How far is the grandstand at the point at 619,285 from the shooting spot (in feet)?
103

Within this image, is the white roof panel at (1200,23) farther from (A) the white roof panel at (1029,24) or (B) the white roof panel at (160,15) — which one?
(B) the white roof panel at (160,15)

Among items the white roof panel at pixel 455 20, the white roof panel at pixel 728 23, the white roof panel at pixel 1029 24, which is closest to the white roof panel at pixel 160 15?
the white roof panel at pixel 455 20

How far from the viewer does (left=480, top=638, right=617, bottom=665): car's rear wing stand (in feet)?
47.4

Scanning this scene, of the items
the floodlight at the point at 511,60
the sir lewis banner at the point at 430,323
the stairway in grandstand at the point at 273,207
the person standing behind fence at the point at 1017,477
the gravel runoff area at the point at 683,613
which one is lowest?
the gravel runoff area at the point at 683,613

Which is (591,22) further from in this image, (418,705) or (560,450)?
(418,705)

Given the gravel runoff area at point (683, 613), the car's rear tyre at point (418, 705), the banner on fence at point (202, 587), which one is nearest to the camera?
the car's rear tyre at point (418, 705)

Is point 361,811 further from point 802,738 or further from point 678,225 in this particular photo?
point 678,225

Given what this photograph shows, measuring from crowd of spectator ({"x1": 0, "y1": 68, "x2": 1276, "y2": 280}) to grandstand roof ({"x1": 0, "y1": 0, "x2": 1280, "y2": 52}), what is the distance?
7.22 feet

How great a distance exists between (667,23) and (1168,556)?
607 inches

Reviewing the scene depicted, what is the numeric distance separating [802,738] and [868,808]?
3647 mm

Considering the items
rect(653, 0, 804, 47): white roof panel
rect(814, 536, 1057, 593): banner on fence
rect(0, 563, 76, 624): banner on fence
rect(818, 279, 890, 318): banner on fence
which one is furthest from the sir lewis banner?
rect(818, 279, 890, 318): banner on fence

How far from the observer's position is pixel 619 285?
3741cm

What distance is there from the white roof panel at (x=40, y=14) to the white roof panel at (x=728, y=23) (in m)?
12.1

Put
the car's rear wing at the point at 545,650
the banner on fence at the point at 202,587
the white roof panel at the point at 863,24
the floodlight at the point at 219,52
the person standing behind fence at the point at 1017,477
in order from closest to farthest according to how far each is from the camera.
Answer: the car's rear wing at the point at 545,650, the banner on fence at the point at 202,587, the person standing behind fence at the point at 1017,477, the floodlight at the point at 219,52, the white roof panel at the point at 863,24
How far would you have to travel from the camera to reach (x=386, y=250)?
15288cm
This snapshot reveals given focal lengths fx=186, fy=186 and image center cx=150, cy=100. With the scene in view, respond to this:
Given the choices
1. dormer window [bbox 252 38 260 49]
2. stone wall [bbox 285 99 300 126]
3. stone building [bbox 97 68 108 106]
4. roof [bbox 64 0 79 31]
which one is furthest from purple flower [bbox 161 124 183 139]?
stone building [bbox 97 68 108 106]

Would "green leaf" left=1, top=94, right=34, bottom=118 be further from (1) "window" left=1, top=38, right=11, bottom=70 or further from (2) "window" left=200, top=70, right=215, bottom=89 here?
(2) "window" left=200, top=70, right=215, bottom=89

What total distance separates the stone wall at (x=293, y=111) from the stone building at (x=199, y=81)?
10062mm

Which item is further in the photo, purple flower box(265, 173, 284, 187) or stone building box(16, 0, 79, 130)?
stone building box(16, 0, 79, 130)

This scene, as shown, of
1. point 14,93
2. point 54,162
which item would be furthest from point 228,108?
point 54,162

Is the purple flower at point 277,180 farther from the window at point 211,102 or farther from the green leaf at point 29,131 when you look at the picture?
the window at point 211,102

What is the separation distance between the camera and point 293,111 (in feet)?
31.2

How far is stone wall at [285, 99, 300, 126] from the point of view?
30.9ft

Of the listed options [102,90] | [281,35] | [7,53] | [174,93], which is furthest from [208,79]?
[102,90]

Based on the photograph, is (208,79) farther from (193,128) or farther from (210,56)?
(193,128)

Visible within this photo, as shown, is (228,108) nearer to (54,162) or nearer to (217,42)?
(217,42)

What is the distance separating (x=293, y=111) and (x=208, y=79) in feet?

========

* Set exercise: Please write out all the data above again, changing every "grandstand" to "spectator stand" and leaving everything else as it is.

* Exercise response:
How far is the spectator stand at the point at 619,285 from the shooting spot (in feet)?
103

Within this image, is the white roof panel at (1200,23) farther from (A) the white roof panel at (1029,24) or (B) the white roof panel at (160,15) — which one?
(B) the white roof panel at (160,15)

Among items the white roof panel at pixel 455 20, the white roof panel at pixel 728 23, the white roof panel at pixel 1029 24, which is closest to the white roof panel at pixel 160 15?
the white roof panel at pixel 455 20

How far from the viewer does (left=480, top=638, right=617, bottom=665): car's rear wing stand (in feet)?
47.4

Scanning this scene, of the items
the floodlight at the point at 511,60
the sir lewis banner at the point at 430,323
the stairway in spectator stand at the point at 273,207
the person standing behind fence at the point at 1017,477
the gravel runoff area at the point at 683,613
which one is lowest?
the gravel runoff area at the point at 683,613

Which is (591,22) further from in this image, (418,705) or (560,450)?
(418,705)

Given the gravel runoff area at point (683, 613), the car's rear tyre at point (418, 705), the banner on fence at point (202, 587), which one is nearest to the camera?
the car's rear tyre at point (418, 705)

Is point 361,811 further from point 802,738 or further from point 678,225 in this particular photo?
point 678,225

Given what this photograph shows, measuring from crowd of spectator ({"x1": 0, "y1": 68, "x2": 1276, "y2": 280}) to spectator stand roof ({"x1": 0, "y1": 0, "x2": 1280, "y2": 52}), what is the distance?
7.22 feet

How great a distance exists between (667,23) and (1168,556)?
607 inches

Reviewing the scene depicted, what is the numeric distance separating [802,738] and [868,808]?
3647 mm

Considering the items
rect(653, 0, 804, 47): white roof panel
rect(814, 536, 1057, 593): banner on fence
rect(0, 563, 76, 624): banner on fence
rect(818, 279, 890, 318): banner on fence
which one is furthest from the sir lewis banner?
rect(818, 279, 890, 318): banner on fence

How far from the observer's position is pixel 619 285?
3741cm

What distance is there from the white roof panel at (x=40, y=14) to the white roof panel at (x=728, y=23) (in m)?
12.1

Put
the car's rear wing at the point at 545,650
the banner on fence at the point at 202,587
the white roof panel at the point at 863,24
the floodlight at the point at 219,52
the person standing behind fence at the point at 1017,477
in order from closest to farthest according to how far each is from the camera.
Answer: the car's rear wing at the point at 545,650, the banner on fence at the point at 202,587, the person standing behind fence at the point at 1017,477, the floodlight at the point at 219,52, the white roof panel at the point at 863,24
How far would you have to travel from the camera to reach (x=386, y=250)?
15288cm
This snapshot reveals given focal lengths fx=186, fy=186 and image center cx=150, cy=100. With the scene in view, respond to this:
Given the choices
1. dormer window [bbox 252 38 260 49]
2. stone wall [bbox 285 99 300 126]
3. stone building [bbox 97 68 108 106]
4. roof [bbox 64 0 79 31]
which one is furthest from purple flower [bbox 161 124 183 139]?
stone building [bbox 97 68 108 106]

Would "green leaf" left=1, top=94, right=34, bottom=118 be further from (1) "window" left=1, top=38, right=11, bottom=70 or further from (2) "window" left=200, top=70, right=215, bottom=89 here?
(2) "window" left=200, top=70, right=215, bottom=89

What total distance separates the stone wall at (x=293, y=111) from the stone building at (x=199, y=81)?
10062mm

Which item is further in the photo, purple flower box(265, 173, 284, 187) or stone building box(16, 0, 79, 130)?
stone building box(16, 0, 79, 130)

This scene, as shown, of
1. point 14,93
2. point 54,162
which item would be furthest from point 228,108?
point 54,162

Is the purple flower at point 277,180 farther from the window at point 211,102 or farther from the green leaf at point 29,131 when you look at the picture?
the window at point 211,102

What is the separation distance between the camera and point 293,111 (in feet)?
31.2

How far is stone wall at [285, 99, 300, 126] from the point of view?
30.9ft

Of the listed options [102,90] | [281,35] | [7,53] | [174,93], which is furthest from [208,79]?
[102,90]

Based on the photograph, is (208,79) farther from (193,128) or farther from (210,56)?
(193,128)

Visible within this photo, as shown, is (228,108) nearer to (54,162) or nearer to (217,42)?
(217,42)

What is the distance separating (x=293, y=111) and (x=208, y=79) in feet?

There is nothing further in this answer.